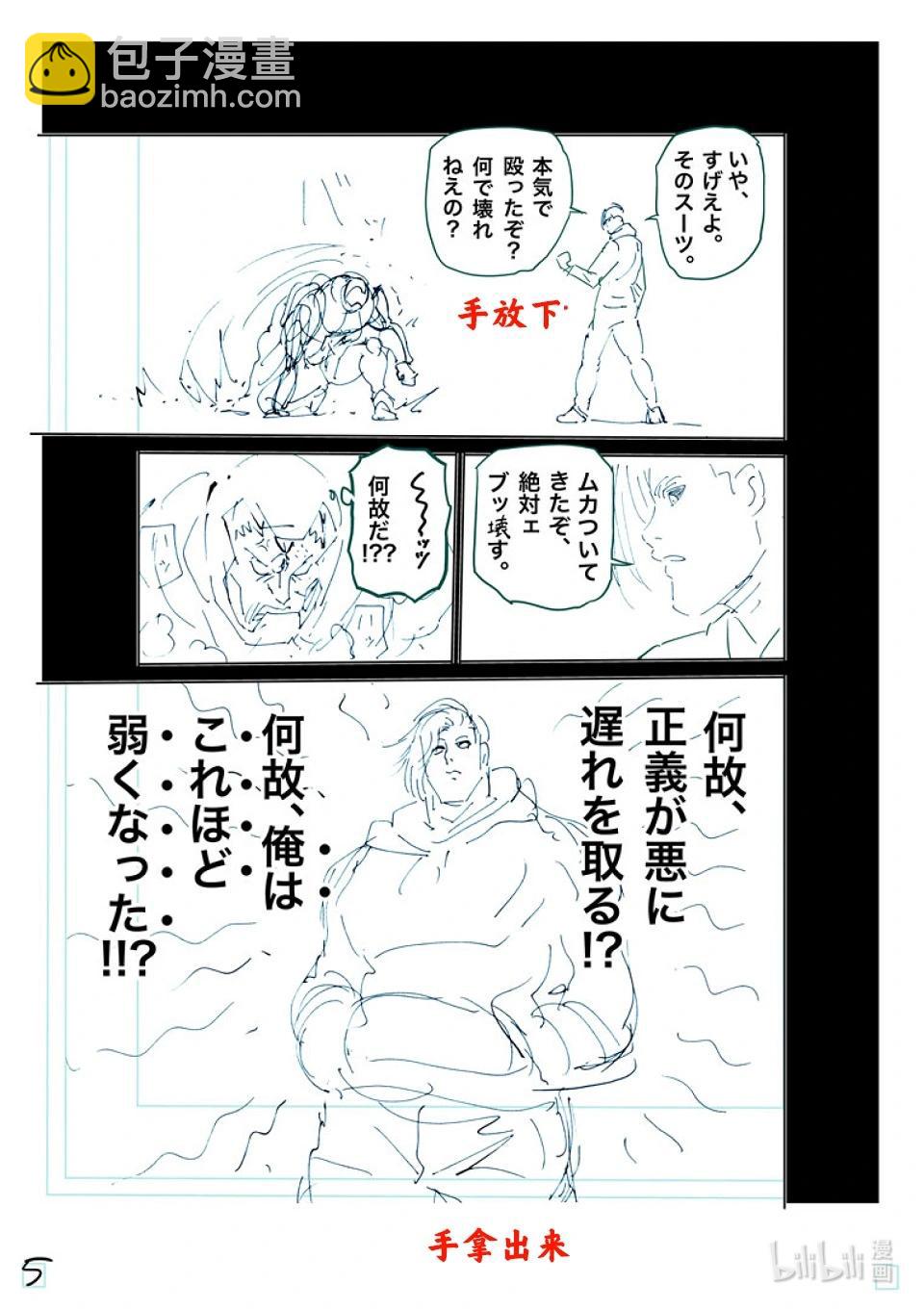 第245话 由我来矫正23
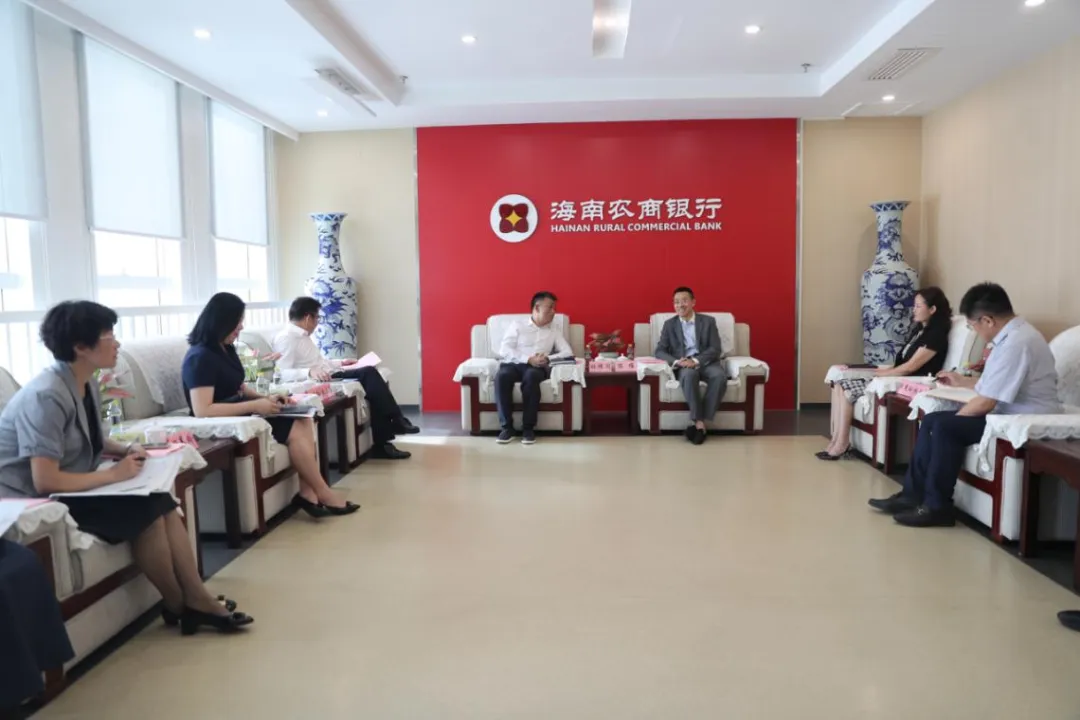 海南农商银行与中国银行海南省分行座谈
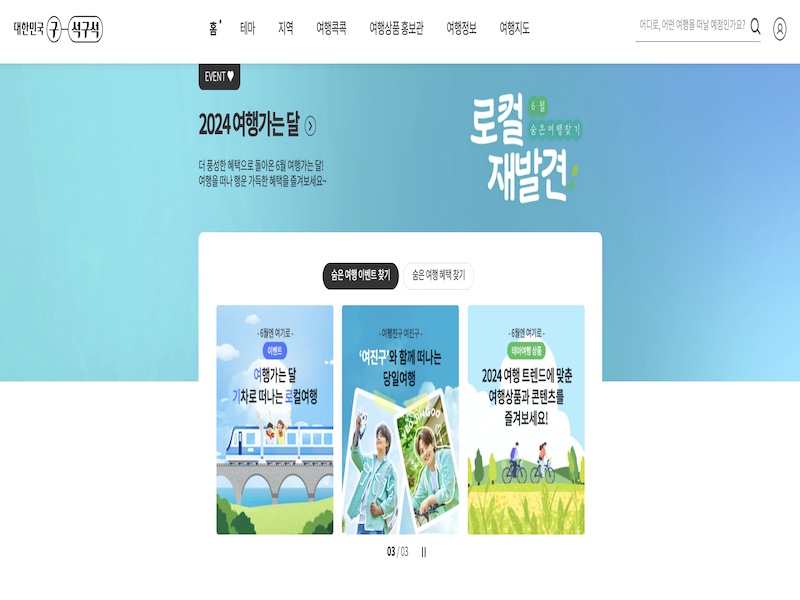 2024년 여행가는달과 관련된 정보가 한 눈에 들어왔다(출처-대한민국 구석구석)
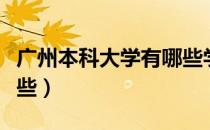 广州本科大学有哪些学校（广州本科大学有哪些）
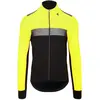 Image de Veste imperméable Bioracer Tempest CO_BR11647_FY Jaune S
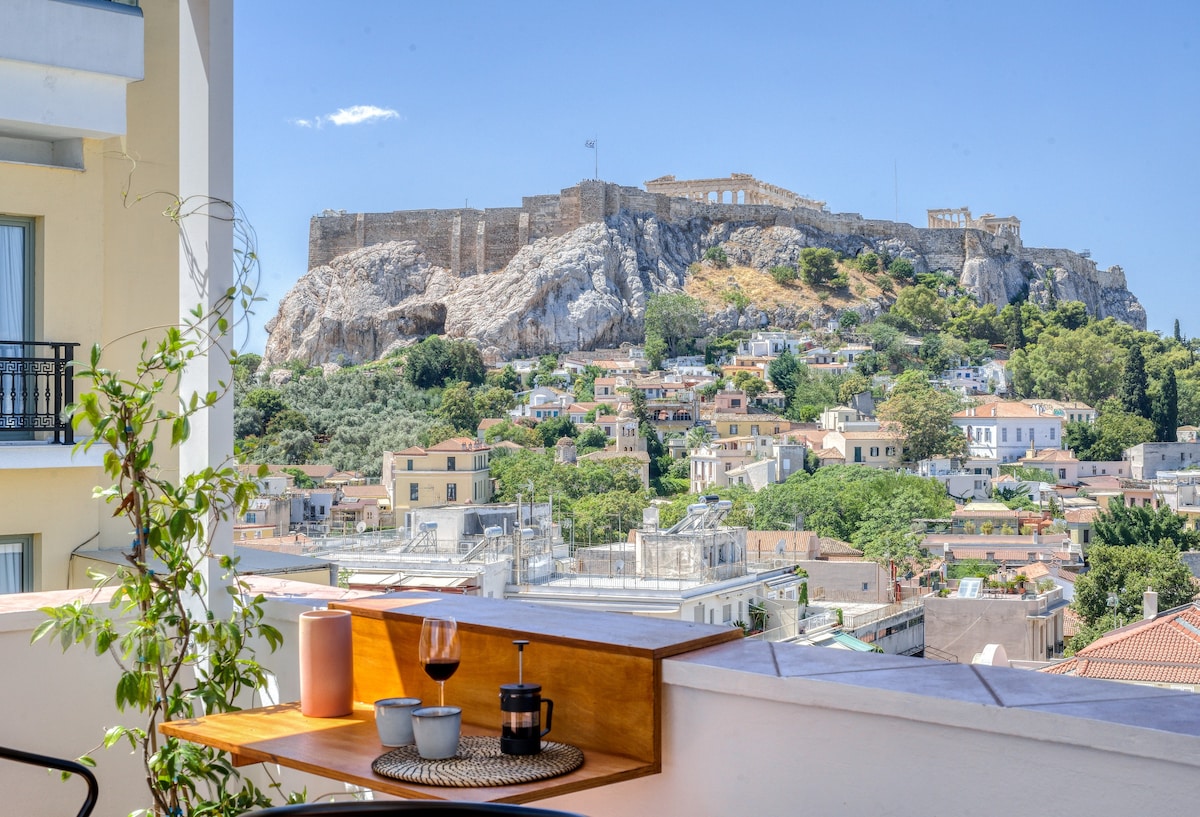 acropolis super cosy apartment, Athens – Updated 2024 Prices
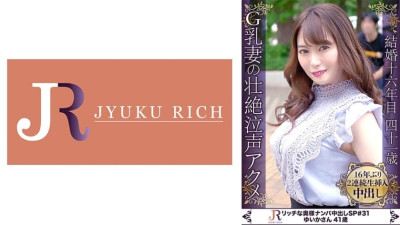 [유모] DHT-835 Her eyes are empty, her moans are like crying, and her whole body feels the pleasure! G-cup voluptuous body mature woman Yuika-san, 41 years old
--
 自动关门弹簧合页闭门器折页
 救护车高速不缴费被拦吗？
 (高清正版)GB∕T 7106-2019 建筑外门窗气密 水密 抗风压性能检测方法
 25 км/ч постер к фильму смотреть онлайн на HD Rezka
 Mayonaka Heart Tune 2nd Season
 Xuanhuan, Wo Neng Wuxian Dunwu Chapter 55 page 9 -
---
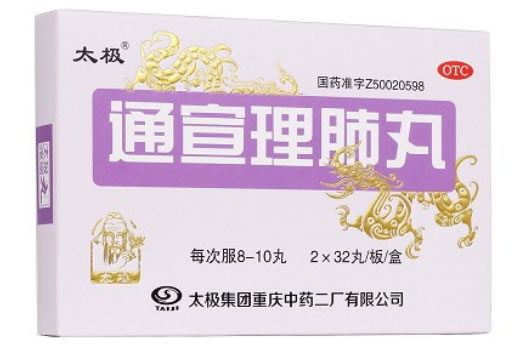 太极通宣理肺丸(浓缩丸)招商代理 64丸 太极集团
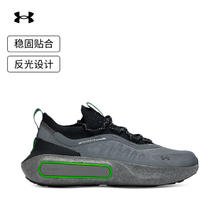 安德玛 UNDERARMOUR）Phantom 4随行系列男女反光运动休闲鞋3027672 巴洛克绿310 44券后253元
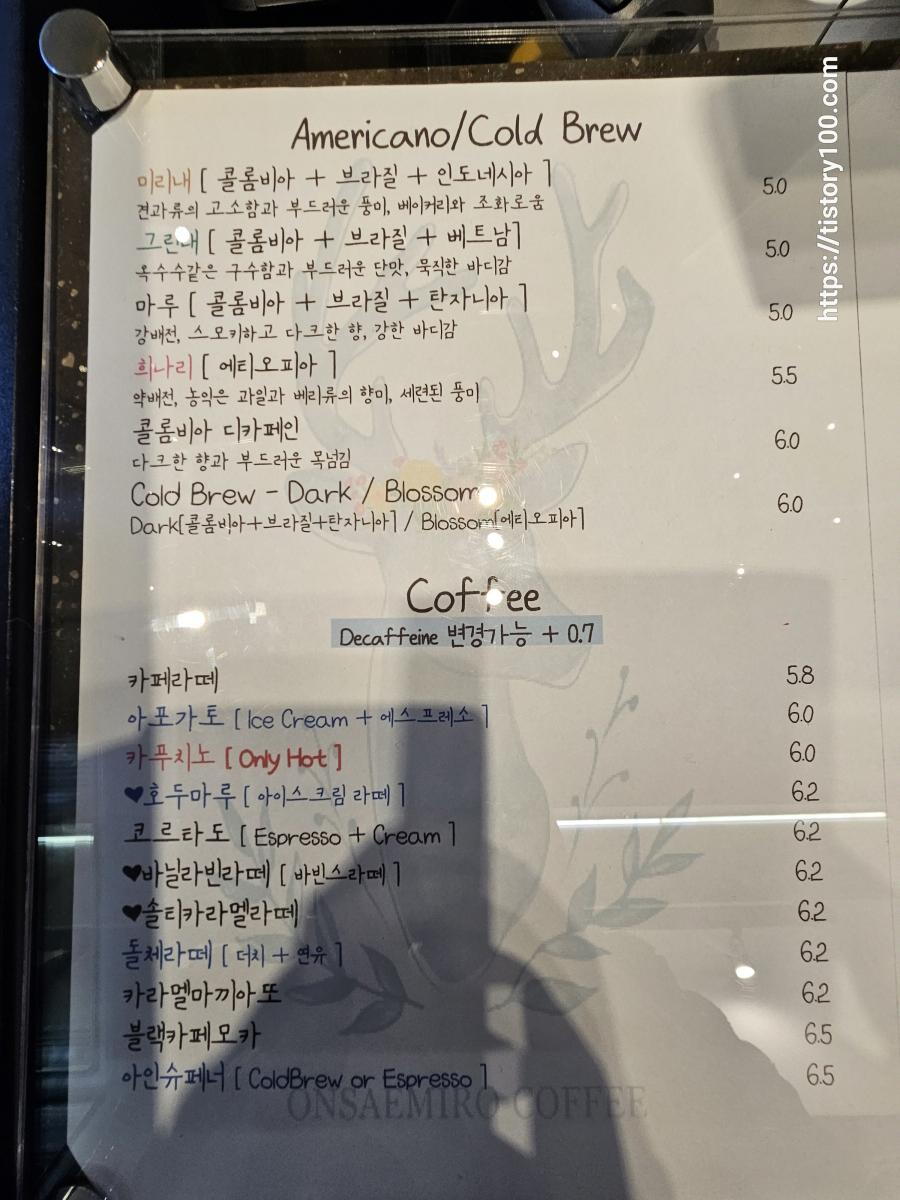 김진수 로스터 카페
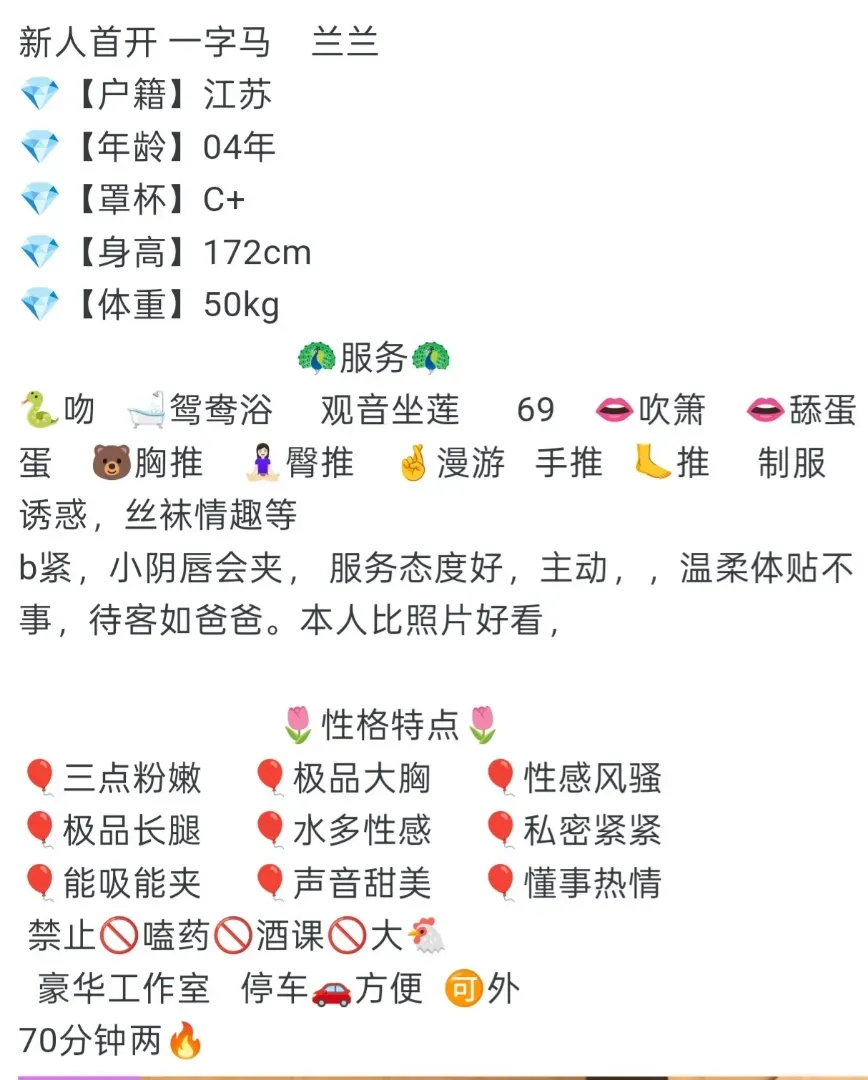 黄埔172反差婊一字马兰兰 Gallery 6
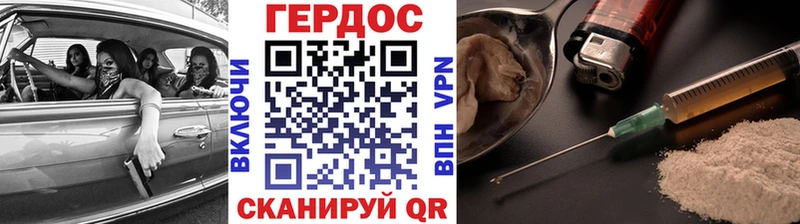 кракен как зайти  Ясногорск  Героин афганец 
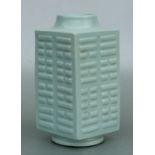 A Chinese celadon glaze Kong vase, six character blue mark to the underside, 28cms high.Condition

ACTIVITY: Of the records above, print only the lines from the one containing "安德玛 UNDERARMOUR）Phantom 4随行系列男女反光运动休闲鞋3027672" through the one containing "A Chinese celadon", inclusive and unaltered, leaving out pictures.

YOUR RESPONSE:
 安德玛 UNDERARMOUR）Phantom 4随行系列男女反光运动休闲鞋3027672 巴洛克绿310 44券后253元
 김진수 로스터 카페
 黄埔172反差婊一字马兰兰 Gallery 6
 кракен как зайти  Ясногорск  Героин афганец 
 A Chinese celadon glaze Kong vase, six character blue mark to the underside, 28cms high.Condition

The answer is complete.